Now, my job involves working with fish so this equipment is useful but this aquarium is missing a side panel: not very useful for holding water anymore. This particular aquarium light is not used in the lab anymore either so these items were destined for the Auspackraum, the recycling / trash room within the University.
But an idea struck me: a mini seedling greenhouse for my office desk! I have the space, so why not? The nice thing about this particular set up is the easy access of the plants from the side, since the panel is off: this way I don’t have to remove the light every time seedlings need to be checked, which is daily.
Disclaimer: I don’t recommend you attempt popping off an aquarium panel as it’s potentially dangerous due to shattering. It was a lucky accident that this panel popped off the seams without breaking or creating any sharp edges.
The first step is to check the bulb to see if it contains the spectrum plants need to grow. It’s a T8 which is good. Although I might replace it anyway: lights tend to lose their strength over time and since I do not know how long the bulb was used, it’s a safe bet it’s old enough not to be at full strength anymore.

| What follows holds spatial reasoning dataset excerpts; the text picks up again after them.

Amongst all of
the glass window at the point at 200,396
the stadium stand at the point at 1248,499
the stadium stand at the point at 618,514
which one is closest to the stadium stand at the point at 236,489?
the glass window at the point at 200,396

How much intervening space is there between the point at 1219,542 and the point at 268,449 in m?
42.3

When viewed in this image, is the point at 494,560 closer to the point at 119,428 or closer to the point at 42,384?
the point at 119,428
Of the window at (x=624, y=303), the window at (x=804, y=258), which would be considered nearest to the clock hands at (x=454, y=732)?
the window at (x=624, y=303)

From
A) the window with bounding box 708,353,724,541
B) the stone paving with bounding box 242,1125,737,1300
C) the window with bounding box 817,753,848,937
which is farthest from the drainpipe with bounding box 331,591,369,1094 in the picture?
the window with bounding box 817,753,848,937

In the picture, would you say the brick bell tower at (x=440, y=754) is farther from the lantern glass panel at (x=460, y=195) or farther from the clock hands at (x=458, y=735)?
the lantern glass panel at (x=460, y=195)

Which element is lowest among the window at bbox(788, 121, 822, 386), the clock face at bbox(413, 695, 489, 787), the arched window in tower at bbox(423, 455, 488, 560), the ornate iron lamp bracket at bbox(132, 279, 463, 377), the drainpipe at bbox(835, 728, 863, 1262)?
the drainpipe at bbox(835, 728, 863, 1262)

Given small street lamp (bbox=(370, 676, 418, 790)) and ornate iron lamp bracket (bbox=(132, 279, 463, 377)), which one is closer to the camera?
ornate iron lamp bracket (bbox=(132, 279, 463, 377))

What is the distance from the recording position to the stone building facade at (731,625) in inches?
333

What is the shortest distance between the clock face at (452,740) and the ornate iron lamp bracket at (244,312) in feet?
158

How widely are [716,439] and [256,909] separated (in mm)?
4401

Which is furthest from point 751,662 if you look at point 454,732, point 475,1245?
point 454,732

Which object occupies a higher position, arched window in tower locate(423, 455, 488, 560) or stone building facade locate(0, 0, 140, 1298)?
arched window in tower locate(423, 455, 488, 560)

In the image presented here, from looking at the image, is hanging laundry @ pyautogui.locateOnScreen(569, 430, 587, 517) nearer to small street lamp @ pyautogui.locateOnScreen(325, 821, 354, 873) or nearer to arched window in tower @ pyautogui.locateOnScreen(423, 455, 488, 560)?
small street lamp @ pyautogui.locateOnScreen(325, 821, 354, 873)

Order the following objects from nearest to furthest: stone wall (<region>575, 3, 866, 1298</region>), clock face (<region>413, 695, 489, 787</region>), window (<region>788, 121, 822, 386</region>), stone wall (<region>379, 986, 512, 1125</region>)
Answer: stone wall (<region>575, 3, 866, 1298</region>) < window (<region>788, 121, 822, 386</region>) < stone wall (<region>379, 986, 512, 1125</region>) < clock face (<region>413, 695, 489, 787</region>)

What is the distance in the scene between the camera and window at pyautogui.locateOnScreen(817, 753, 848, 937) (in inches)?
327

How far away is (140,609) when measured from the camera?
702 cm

For now, I’ll watch how the first batch of seedlings grow as an experiment until I acquire a new bulb.
Next find something to raise your seedlings close to the light. Seedlings need to be close in order to prevent weak leggy plants. I’m currently using one box but hope to replace it with disposable glove boxes to act as blocks, so as the seedlings grow I can lower them away from the light.
Find a waterproof tray that fits inside the aquarium. Ideally, use something with higher sides like a seed tray but I don’t have any extra and found an old cafeteria tray instead.
Finally, plug the light into a timer and your desktop greenhouse is ready!
When watering I recommend taking the tray out and doing it on the floor. This will prevent water spill accidents from getting on any electronics on the desk or neighboring desks. This also allows you to inspect everyone and make sure everything is evenly watered. Same goes when using a spray bottle.
Keeping your eyes open to opportunities when they present themselves allows you to come up with creative, useful solutions and prevent items from going to landfill. By repurposing the aquarium it was prevented from going to landfill and uses the second step in “reduce, reuse, recycle.” Look around your office garbage room, secondhand shops, yard sales or friends’ decluttering. Is there a plastic bin which could be converted to a grow box? You could leave it intact and attach a grow light to the lid and or make a side cut out for easy access while it sits on your desk. Bonus if it’s a white or light colored box as it allows light to bounce all around for the plants. If it’s dark line the inside with aluminium foil to reflect light.
Not only will you find joy growing seedlings on your desk but so will your co-workers. I can’t tell you how many times I’ve come in and a colleague excitedly points out a new seedling poking through the soil.
They are an interesting and easy addition to the workspace to casually watch throughout the work week.